##### MATERIAL FOR THIS TASK #####

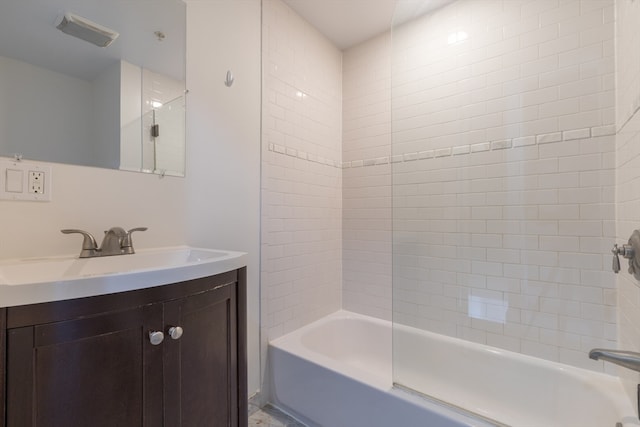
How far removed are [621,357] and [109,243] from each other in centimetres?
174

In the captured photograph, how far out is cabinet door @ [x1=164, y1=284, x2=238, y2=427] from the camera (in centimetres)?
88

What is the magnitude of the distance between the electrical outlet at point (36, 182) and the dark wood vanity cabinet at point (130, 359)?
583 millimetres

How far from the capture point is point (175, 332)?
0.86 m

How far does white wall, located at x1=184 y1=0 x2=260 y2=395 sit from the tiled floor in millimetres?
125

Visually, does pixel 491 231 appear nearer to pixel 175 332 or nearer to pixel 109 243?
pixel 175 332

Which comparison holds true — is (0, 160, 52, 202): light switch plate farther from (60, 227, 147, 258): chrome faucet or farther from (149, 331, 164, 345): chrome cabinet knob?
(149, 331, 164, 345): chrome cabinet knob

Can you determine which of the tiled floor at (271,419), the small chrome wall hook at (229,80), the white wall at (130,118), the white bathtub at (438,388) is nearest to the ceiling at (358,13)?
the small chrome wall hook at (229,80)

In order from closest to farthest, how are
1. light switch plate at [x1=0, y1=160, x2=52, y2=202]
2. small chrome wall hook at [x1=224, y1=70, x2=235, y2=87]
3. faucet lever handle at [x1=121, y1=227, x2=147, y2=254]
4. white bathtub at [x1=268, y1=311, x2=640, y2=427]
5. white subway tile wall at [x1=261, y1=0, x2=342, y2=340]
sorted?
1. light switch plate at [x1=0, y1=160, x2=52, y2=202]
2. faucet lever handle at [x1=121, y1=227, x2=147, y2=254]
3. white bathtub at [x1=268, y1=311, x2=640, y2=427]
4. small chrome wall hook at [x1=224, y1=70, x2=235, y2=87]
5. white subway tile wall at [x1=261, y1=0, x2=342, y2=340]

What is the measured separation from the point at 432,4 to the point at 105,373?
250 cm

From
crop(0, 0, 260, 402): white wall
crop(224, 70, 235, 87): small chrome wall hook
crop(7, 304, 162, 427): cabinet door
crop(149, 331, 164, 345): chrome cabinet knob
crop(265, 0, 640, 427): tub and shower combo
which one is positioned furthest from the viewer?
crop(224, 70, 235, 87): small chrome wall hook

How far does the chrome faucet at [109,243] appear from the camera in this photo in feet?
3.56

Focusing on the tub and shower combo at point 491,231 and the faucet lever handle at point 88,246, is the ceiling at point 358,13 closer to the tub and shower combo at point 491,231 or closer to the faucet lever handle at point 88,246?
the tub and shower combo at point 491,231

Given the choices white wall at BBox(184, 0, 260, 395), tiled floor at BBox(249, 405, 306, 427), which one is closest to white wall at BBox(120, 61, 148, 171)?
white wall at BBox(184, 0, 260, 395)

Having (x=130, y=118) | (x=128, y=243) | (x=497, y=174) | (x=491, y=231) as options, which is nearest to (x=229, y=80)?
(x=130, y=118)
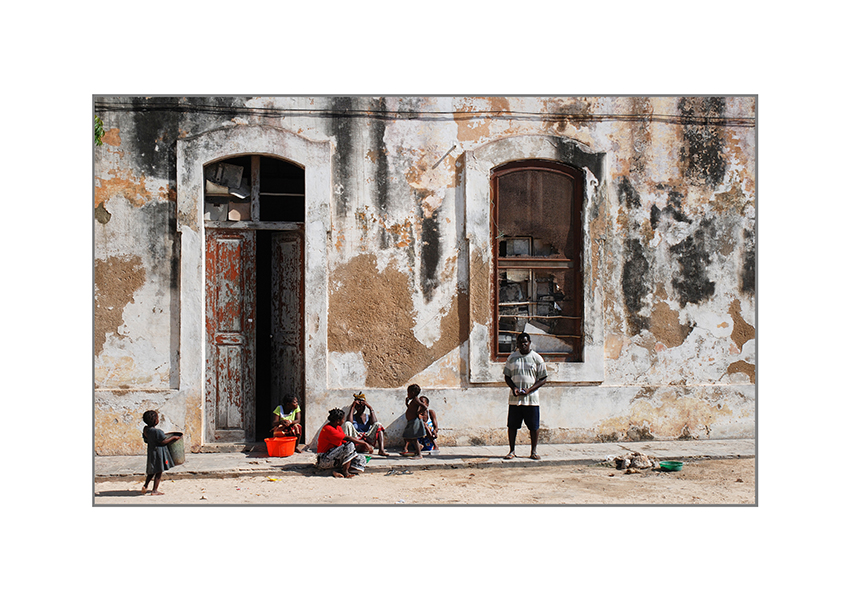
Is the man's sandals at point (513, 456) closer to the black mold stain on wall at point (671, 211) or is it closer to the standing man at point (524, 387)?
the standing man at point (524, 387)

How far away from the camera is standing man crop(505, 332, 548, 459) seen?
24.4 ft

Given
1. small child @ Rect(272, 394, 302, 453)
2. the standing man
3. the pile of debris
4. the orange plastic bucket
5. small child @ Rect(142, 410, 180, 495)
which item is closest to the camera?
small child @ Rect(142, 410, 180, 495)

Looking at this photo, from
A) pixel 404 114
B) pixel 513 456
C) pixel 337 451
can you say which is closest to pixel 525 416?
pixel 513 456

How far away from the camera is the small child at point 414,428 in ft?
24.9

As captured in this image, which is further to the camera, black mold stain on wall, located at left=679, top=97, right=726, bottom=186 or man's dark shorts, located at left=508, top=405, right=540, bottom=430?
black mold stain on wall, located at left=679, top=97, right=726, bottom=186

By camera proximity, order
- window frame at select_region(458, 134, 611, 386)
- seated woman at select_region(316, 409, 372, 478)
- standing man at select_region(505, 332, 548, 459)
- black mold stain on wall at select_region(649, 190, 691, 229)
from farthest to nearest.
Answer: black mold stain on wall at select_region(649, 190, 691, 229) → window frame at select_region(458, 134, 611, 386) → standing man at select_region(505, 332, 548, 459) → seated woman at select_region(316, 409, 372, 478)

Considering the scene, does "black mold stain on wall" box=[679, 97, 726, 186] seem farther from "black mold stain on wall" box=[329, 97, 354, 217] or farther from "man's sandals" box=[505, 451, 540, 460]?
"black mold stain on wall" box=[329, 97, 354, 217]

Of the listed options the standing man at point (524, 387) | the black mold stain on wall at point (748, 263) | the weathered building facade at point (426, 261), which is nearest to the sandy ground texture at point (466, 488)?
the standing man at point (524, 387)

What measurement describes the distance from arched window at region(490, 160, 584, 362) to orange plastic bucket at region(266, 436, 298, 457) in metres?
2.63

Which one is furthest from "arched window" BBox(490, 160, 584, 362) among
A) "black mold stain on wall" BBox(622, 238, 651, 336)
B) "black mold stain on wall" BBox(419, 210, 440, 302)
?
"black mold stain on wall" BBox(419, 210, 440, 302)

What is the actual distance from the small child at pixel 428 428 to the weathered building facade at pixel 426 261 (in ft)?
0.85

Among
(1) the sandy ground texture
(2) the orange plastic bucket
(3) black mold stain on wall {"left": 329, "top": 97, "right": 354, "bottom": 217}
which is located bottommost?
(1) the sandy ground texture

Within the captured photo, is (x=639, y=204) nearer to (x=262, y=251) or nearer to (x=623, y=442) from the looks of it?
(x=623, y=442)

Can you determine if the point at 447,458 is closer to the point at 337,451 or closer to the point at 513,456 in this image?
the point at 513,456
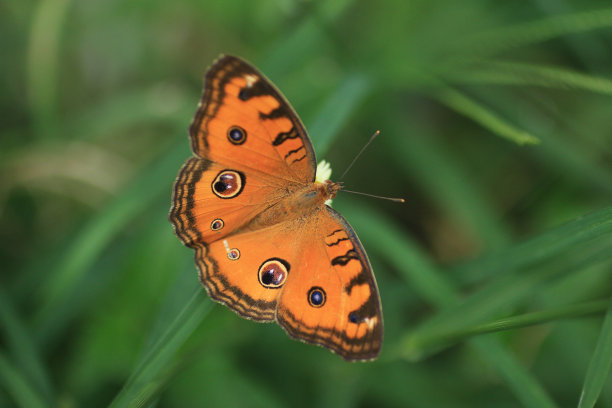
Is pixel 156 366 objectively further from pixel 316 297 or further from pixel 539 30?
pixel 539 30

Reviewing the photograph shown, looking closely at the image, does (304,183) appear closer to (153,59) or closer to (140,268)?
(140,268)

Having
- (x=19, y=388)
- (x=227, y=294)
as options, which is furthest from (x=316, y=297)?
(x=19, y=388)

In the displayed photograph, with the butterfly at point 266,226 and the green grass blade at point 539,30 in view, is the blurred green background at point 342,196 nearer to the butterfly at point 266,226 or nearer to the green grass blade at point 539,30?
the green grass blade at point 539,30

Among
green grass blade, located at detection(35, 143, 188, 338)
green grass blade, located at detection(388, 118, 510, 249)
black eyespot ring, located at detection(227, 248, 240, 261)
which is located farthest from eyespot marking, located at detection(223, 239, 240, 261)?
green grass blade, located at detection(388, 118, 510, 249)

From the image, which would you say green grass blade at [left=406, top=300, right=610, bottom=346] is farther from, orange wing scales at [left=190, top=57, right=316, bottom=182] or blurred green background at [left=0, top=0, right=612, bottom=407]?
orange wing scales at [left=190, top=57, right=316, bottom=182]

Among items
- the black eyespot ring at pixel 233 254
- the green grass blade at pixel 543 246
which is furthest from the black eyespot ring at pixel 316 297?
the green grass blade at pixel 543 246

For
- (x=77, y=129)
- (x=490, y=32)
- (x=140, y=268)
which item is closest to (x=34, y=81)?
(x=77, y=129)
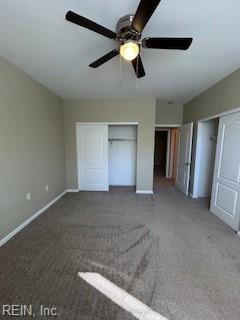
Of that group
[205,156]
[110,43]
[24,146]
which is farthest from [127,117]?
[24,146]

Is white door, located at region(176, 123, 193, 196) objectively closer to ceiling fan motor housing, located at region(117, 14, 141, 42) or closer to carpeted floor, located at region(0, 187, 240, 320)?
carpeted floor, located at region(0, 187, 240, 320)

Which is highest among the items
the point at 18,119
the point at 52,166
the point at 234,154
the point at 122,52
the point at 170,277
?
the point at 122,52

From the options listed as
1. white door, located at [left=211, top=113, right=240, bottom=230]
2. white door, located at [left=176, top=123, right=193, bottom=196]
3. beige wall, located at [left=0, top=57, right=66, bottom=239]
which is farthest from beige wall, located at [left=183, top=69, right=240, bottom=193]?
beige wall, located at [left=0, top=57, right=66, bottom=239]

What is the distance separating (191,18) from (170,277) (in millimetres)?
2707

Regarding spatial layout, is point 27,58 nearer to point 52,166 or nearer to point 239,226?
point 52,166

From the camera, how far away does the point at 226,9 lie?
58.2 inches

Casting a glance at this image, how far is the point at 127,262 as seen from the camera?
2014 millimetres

#####

» WRITTEN EXERCISE: Skip the pictures. Please copy exactly the lines from the one with "Among items" through the final line of the material above, both ends included.

» RESPONSE:
Among items
- the black eyespot ring at pixel 233 254
- the green grass blade at pixel 543 246
which is furthest from the black eyespot ring at pixel 316 297?
the green grass blade at pixel 543 246

For
- (x=77, y=129)
- (x=490, y=32)
- (x=140, y=268)
which item is closest to (x=34, y=81)?
(x=77, y=129)
Of that group
[205,156]
[110,43]
[24,146]
which is farthest from [127,117]?
[24,146]

Is white door, located at region(176, 123, 193, 196) objectively closer to ceiling fan motor housing, located at region(117, 14, 141, 42) or closer to carpeted floor, located at region(0, 187, 240, 320)?
carpeted floor, located at region(0, 187, 240, 320)

Which is highest among the items
the point at 18,119
the point at 52,166
the point at 234,154
the point at 122,52
the point at 170,277
?
the point at 122,52

From the options listed as
1. white door, located at [left=211, top=113, right=240, bottom=230]
2. white door, located at [left=176, top=123, right=193, bottom=196]
3. beige wall, located at [left=0, top=57, right=66, bottom=239]
which is farthest from beige wall, located at [left=183, top=69, right=240, bottom=193]?
beige wall, located at [left=0, top=57, right=66, bottom=239]

What is the distance separating (191,18) from (170,277) (in millimetres)?
2707

Regarding spatial layout, is point 27,58 nearer to point 52,166 or nearer to point 239,226?
point 52,166

From the camera, how far away does the point at 226,9 lie?
58.2 inches

Casting a glance at this image, how far is the point at 127,262 as seen from the camera?
2014 millimetres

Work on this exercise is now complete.